## Provided material
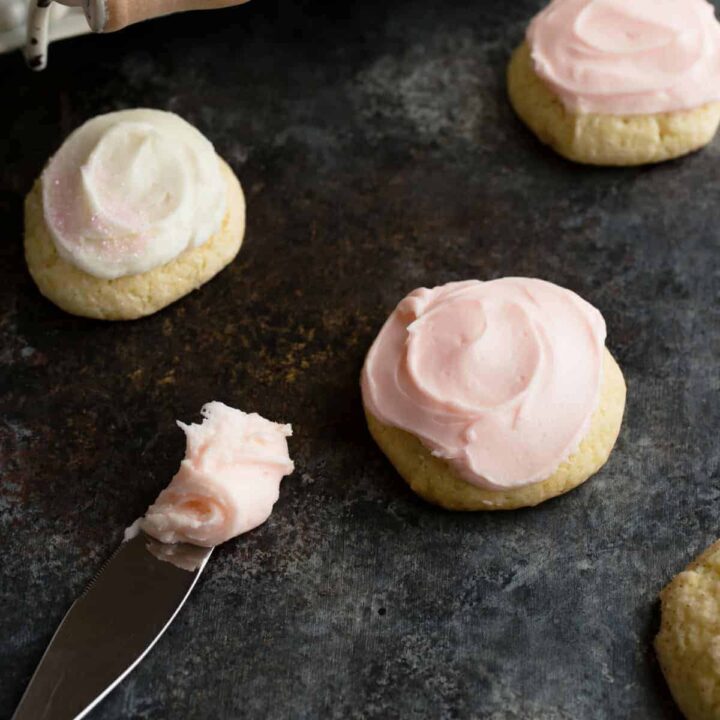 Frosted sour cream cookies next to a spreading knife with frosting on the tip.
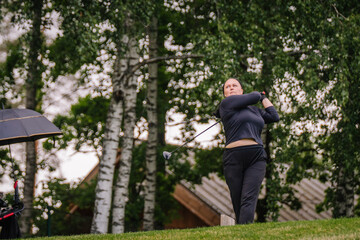 Fototapeta premium Female golfer in black athletic wear swings golf club on green course with trees and wooden structure in the background, cloudy sky overhead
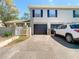 Home featuring a paved driveway, attached garage, and lush landscaping at 6218 Greenleaf Ln # 6218, Temple Terrace, FL 33617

## How to complete this task
Print every line of the listing exactly, please, and leave the images out.

## Output of the exercise
 Frosted sour cream cookies next to a spreading knife with frosting on the tip.
 Fototapeta premium Female golfer in black athletic wear swings golf club on green course with trees and wooden structure in the background, cloudy sky overhead
 Home featuring a paved driveway, attached garage, and lush landscaping at 6218 Greenleaf Ln # 6218, Temple Terrace, FL 33617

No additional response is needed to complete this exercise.